_JOB A_
Please quote the passage of the Little Tokyo sites text starting at "8. Site of Quaker" and ending at "as Little Tokyo.".

7. Metro 1st St /Central Station Site
2023
1st Street and Central Avenue, Little Tokyo

Prior to 2014, this lot was home to the popular Señor Fish taco joint (formerly the site of '70s-'80s punk venue Atomic Cafe) and Weiland Brewery Restaurant (which opened replacement locations in Echo Park and Uptown Long Beach, respectively). Both buildings were demolished in  to make room for this new Metro subway station for the  Regional Connector project, a new subway under Downtown Los Angeles that will re-align three light rail lines into two and provide continuous, transfer-free service from Azusa to Long Beach and East Los Angeles to Santa Monica. Although Little Tokyo already has a Gold Line station just yards away, that will be demolished and the station replaced with a new underground facility where the current construction activity exists. It's rather fascinating, and it's one way Little Tokyo will more resemble Big Tokyo.  The businesses around the station have been impacted by construction, so make sure you support them, not only during CicLAvia but after!

8. Site of Quaker Dairy, Original Little Tokyo Restaurant
1890
304 E. 1st St., Little Tokyo
On the southeast corner of 1st and San Pedro streets once stood the Quaker Dairy, a restaurant started on this site in 1890 by Sanshichi Akita, an immigrant from Japan. Though preceded five years earlier by another restaurant on First St (location unknown), this is the oldest traceable location of a Little Tokyo business. By the end of the 19th century, there were over 16 Japanese-owned restaurants in this stretch of 1st Street, creating what we know as Little Tokyo.

(Collected data entries)

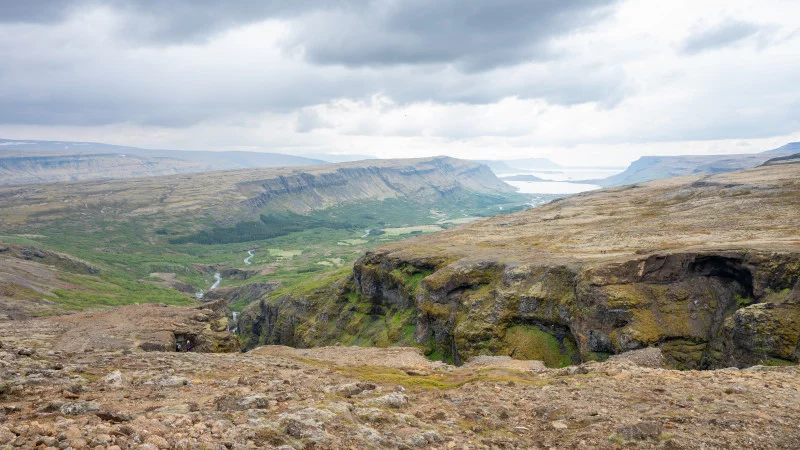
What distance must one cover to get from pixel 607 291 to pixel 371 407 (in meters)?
41.0

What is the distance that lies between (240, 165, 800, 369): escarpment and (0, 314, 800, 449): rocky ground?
19192 mm

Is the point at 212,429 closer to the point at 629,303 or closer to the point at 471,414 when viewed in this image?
the point at 471,414

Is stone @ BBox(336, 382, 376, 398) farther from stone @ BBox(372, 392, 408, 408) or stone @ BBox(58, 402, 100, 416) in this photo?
stone @ BBox(58, 402, 100, 416)

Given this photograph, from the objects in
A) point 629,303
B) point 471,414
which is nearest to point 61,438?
point 471,414

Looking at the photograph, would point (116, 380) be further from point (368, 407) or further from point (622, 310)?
point (622, 310)

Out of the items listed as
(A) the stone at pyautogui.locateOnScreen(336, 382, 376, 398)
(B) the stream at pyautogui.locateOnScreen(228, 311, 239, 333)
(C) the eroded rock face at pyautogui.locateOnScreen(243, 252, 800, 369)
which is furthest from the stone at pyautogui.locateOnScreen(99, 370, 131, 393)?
(B) the stream at pyautogui.locateOnScreen(228, 311, 239, 333)

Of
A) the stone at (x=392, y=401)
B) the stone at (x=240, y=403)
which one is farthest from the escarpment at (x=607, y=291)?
the stone at (x=240, y=403)

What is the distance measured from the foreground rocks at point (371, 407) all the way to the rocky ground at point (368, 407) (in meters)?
0.08

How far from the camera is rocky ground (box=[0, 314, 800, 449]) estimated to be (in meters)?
16.3

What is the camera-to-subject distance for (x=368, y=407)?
21703 millimetres

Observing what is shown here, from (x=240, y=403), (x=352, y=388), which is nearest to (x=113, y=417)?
(x=240, y=403)

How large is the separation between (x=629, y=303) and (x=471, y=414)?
37004 millimetres

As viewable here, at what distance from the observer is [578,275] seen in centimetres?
5772

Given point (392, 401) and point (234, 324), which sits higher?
point (392, 401)
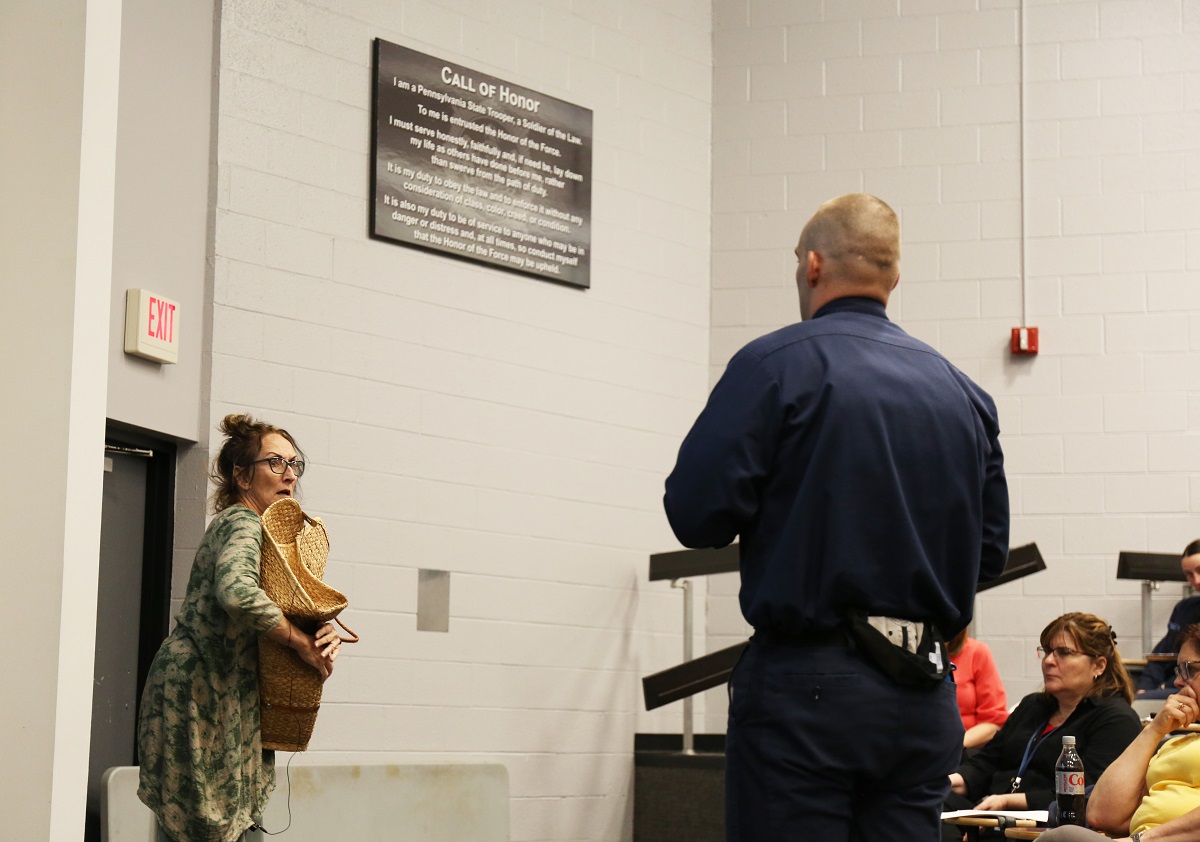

_JOB B_
Pick out each line of the records above that contains the word "this".

_WORKED SOLUTION A_
8. Site of Quaker Dairy, Original Little Tokyo Restaurant
1890
304 E. 1st St., Little Tokyo
On the southeast corner of 1st and San Pedro streets once stood the Quaker Dairy, a restaurant started on this site in 1890 by Sanshichi Akita, an immigrant from Japan. Though preceded five years earlier by another restaurant on First St (location unknown), this is the oldest traceable location of a Little Tokyo business. By the end of the 19th century, there were over 16 Japanese-owned restaurants in this stretch of 1st Street, creating what we know as Little Tokyo.

_WORKED SOLUTION B_
Is the point at 212,429 closer to the point at 629,303 or closer to the point at 471,414 when viewed in this image?
Is stone @ BBox(336, 382, 376, 398) farther from stone @ BBox(372, 392, 408, 408) or stone @ BBox(58, 402, 100, 416) in this photo?
Given this photograph, from the objects in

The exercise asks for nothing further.